Short problem >> Print everything from the line containing "Comparing the objects, is" down through the end of the listing below, word for word, and leave the pictures out of your answer.

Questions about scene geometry
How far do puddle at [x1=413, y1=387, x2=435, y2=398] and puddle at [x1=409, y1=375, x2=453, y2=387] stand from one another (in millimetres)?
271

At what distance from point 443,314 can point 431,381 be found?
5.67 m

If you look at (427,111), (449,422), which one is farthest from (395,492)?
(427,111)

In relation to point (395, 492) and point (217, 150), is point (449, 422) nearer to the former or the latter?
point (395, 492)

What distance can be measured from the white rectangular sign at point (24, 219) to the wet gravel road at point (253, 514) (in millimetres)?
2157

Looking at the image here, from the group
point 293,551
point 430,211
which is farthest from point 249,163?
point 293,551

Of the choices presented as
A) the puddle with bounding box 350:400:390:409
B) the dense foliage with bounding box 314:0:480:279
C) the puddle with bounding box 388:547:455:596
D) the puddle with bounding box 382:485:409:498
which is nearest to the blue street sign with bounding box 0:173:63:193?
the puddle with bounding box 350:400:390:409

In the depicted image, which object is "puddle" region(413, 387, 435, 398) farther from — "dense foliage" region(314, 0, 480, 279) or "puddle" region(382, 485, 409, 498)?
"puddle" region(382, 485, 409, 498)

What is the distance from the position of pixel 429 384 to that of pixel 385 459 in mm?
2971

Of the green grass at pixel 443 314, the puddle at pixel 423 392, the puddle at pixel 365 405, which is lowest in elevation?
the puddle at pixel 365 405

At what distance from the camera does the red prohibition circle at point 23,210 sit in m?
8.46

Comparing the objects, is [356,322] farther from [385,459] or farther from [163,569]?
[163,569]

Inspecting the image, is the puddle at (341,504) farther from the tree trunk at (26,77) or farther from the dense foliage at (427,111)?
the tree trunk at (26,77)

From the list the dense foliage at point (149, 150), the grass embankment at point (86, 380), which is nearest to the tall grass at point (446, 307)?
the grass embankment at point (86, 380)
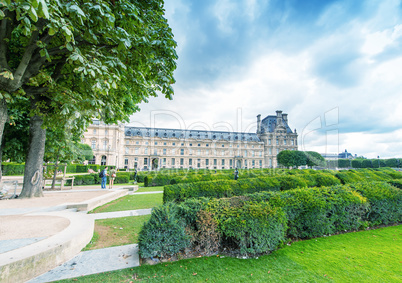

Response >>
Comparing the objects, is [356,322] farther from [385,459] or farther from [163,569]?
[163,569]

Inspecting the image, is the puddle at (341,504) farther from the tree trunk at (26,77) or farther from the dense foliage at (427,111)?
the tree trunk at (26,77)

From the list the dense foliage at point (149, 150), the grass embankment at point (86, 380), which is nearest to the tall grass at point (446, 307)?
the grass embankment at point (86, 380)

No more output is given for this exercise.